> [To do]:
If a line in the entries includes "clients", show that line.

☆ ☆ ☆ ☆

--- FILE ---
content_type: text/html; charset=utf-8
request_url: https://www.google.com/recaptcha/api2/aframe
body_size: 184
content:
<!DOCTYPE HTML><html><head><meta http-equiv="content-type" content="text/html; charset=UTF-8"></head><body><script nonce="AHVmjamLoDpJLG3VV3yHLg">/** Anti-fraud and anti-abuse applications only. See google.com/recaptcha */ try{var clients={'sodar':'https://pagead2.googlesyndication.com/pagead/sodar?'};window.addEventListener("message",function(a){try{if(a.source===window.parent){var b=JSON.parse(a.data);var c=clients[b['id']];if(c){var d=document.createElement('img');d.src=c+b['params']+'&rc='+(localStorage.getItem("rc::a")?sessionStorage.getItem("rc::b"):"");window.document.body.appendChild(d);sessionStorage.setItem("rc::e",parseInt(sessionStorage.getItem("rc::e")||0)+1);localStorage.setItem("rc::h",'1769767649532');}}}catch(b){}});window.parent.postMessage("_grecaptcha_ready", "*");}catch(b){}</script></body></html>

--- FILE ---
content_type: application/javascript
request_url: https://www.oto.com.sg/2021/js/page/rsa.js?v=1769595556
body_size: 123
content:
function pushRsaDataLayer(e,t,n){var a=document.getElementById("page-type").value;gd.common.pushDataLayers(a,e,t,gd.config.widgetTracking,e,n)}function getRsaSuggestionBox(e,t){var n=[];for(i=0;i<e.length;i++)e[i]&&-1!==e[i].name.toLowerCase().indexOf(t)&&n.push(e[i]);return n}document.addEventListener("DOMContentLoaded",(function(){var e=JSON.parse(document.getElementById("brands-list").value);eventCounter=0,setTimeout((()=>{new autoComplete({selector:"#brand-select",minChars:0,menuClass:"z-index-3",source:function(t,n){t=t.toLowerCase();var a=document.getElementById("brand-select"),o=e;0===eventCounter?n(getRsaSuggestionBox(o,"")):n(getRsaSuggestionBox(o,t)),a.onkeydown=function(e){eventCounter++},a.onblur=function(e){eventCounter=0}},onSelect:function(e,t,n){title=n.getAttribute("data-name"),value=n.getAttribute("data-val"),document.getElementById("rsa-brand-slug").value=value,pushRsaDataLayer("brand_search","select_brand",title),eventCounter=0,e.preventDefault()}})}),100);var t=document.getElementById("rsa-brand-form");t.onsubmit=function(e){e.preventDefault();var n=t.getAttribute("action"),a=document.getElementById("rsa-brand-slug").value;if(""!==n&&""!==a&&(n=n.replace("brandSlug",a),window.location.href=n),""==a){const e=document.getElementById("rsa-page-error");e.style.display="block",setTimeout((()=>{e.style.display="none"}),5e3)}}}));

☆ ☆ ☆ ☆

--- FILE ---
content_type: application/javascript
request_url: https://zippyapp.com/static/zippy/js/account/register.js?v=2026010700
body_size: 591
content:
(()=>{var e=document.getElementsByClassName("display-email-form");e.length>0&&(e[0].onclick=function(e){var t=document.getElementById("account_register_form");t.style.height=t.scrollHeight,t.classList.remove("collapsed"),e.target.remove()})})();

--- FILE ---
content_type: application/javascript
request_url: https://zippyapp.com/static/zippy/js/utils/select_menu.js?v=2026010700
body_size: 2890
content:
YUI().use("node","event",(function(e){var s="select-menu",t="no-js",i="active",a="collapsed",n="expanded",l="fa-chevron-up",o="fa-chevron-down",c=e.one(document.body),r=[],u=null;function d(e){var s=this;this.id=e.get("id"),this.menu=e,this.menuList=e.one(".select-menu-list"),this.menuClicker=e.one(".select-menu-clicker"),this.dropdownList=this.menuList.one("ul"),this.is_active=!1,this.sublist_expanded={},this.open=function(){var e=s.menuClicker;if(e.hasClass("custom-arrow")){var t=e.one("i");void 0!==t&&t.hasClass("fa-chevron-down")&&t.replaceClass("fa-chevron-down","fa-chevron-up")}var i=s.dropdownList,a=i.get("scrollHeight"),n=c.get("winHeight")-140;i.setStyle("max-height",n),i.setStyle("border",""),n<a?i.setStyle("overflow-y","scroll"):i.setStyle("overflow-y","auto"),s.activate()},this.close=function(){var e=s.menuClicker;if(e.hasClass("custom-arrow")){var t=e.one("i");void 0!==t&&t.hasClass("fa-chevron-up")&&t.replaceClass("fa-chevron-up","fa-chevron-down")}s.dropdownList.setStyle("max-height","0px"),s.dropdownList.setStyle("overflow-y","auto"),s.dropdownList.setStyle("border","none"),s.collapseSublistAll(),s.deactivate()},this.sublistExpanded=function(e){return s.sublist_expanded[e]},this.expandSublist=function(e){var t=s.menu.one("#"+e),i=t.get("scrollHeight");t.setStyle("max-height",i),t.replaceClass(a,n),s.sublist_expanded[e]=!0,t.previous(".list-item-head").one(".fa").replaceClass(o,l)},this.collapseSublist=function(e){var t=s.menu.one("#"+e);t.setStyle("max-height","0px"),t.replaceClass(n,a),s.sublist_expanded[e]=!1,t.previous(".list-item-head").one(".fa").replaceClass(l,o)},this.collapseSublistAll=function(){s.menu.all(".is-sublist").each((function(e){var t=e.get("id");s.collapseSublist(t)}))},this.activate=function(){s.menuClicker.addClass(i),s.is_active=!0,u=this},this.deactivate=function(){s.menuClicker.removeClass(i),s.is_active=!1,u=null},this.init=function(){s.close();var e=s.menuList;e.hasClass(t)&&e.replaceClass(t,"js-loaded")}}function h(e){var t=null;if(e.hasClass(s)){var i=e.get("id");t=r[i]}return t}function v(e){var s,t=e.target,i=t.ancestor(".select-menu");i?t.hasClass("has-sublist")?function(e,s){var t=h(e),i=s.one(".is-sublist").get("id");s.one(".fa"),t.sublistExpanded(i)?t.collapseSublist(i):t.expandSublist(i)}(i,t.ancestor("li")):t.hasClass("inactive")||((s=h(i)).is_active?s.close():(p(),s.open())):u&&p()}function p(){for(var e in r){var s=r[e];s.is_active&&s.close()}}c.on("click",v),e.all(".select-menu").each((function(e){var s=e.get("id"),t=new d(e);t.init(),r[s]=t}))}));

☆ ☆ ☆ ☆

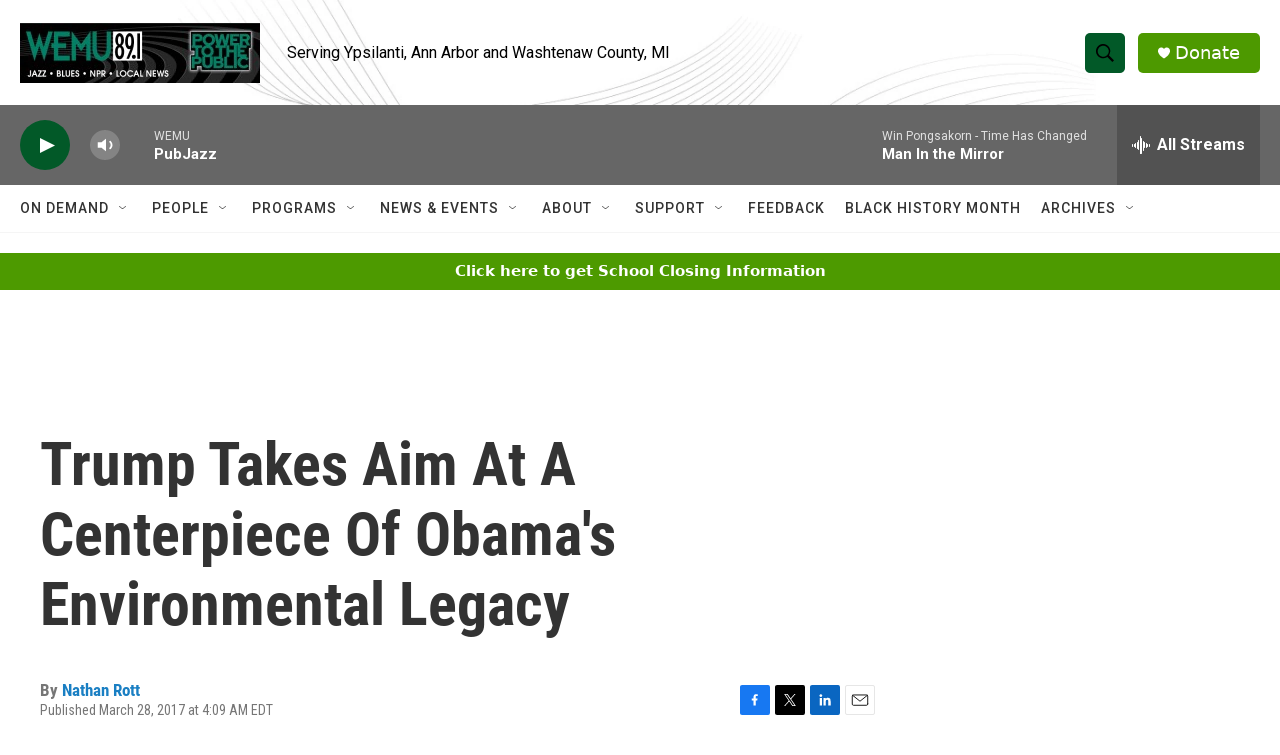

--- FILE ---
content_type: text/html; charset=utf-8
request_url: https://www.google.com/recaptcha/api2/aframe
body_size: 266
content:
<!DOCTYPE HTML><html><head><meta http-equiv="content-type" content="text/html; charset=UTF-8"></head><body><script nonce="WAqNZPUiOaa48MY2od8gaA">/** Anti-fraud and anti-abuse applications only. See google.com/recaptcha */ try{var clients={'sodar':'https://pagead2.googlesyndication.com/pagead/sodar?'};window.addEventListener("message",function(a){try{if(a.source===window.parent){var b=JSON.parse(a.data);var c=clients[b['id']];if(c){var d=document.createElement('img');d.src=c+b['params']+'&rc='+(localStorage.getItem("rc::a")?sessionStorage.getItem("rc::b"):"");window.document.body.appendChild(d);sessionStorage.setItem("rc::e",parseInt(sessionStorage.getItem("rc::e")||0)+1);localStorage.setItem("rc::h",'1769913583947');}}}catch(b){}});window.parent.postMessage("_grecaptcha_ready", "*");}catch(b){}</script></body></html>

☆ ☆ ☆ ☆

> [Response area]:
<!DOCTYPE HTML><html><head><meta http-equiv="content-type" content="text/html; charset=UTF-8"></head><body><script nonce="AHVmjamLoDpJLG3VV3yHLg">/** Anti-fraud and anti-abuse applications only. See google.com/recaptcha */ try{var clients={'sodar':'https://pagead2.googlesyndication.com/pagead/sodar?'};window.addEventListener("message",function(a){try{if(a.source===window.parent){var b=JSON.parse(a.data);var c=clients[b['id']];if(c){var d=document.createElement('img');d.src=c+b['params']+'&rc='+(localStorage.getItem("rc::a")?sessionStorage.getItem("rc::b"):"");window.document.body.appendChild(d);sessionStorage.setItem("rc::e",parseInt(sessionStorage.getItem("rc::e")||0)+1);localStorage.setItem("rc::h",'1769767649532');}}}catch(b){}});window.parent.postMessage("_grecaptcha_ready", "*");}catch(b){}</script></body></html>
<!DOCTYPE HTML><html><head><meta http-equiv="content-type" content="text/html; charset=UTF-8"></head><body><script nonce="WAqNZPUiOaa48MY2od8gaA">/** Anti-fraud and anti-abuse applications only. See google.com/recaptcha */ try{var clients={'sodar':'https://pagead2.googlesyndication.com/pagead/sodar?'};window.addEventListener("message",function(a){try{if(a.source===window.parent){var b=JSON.parse(a.data);var c=clients[b['id']];if(c){var d=document.createElement('img');d.src=c+b['params']+'&rc='+(localStorage.getItem("rc::a")?sessionStorage.getItem("rc::b"):"");window.document.body.appendChild(d);sessionStorage.setItem("rc::e",parseInt(sessionStorage.getItem("rc::e")||0)+1);localStorage.setItem("rc::h",'1769913583947');}}}catch(b){}});window.parent.postMessage("_grecaptcha_ready", "*");}catch(b){}</script></body></html>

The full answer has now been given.